Truthfully? I usually blow it off and say I'm doing fine, but... for a no answer...

I survived better than Wayne Rainey, and many others who are in wheel chairs. I am not.

I was collected up in four separate multi-bike crashes (started by someone else) where at least one other racer died instantly.

"Haunt"? Hmmm... I sustained over 100 diagnosed fractures. I stress diagnosed - every time I get an X-ray, they find a couple more fractures that were never diagnosed, were "non-displaced", and simply healed. I am hardly the only racer who has limped to the start grid with fractures... you cut off the cast and wrap the fracture in duct tape so you can get into your leathers.

I get my monthly Inflecta IV treatment... I am completely stove up with arthritis from all the injuries. I never wanted to count them all. I have difficulty walking... no sense of balance any more. Have not trusted myself to ride ANY motorcycle in 25 years.

Perhaps a dozen concussions... never kept track. Broke three helmets on the pavement. Those nineteen 100+ mph tumbling runs, in an era before body armor and air bags under the leathers, well...they were somewhat detrimental. When I got into my late 50s, all of those fractures in my teeth from my head bangin' the ground so hard... the fractures were opening up and the teeth falling apart. Never thought to wear a mouth guard like a boxer... should have.

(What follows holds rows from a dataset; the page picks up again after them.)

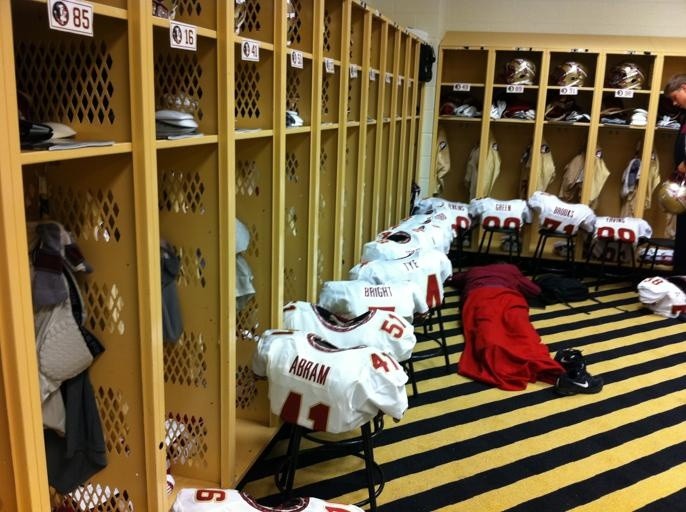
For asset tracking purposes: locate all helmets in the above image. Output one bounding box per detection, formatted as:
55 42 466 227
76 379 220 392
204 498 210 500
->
558 62 588 87
506 59 536 86
658 181 686 214
610 63 645 90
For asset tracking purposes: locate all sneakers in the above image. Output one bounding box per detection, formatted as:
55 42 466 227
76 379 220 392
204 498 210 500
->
452 234 470 247
554 348 604 396
554 246 572 257
501 240 518 252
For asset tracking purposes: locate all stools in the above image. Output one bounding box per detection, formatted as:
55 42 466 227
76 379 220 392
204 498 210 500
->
271 299 450 512
447 226 675 289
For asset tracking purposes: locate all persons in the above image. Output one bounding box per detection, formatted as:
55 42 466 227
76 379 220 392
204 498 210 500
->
663 73 686 293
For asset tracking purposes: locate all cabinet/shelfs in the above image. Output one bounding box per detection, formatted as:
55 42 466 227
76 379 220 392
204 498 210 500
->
4 0 428 512
428 29 686 269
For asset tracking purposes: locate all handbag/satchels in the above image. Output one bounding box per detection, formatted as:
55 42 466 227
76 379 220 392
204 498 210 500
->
520 277 589 306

As my uncle who raced professionally in the 1950s told me... "If you are not crashing occasionally? You are not racing - you are just in the way." The only way to find the limit is to exceed it, then back off an RCH the next time.

So... yes... I am in constant pain from all of those injuries, but... I also experienced some things that most others do not. I could have chased the dollar and become a doctor, a lawyer, a US Congressman - all mega millionaires - like the others with whom I went to school, but... you make your choices, and you pick your path. No one to blame for the choices that YOU made.

The measure of a life is not the longevity, but the ferocity with which you live it. I have done my best to never live a docile life.

The body is fucked up, but the memories are... sweet.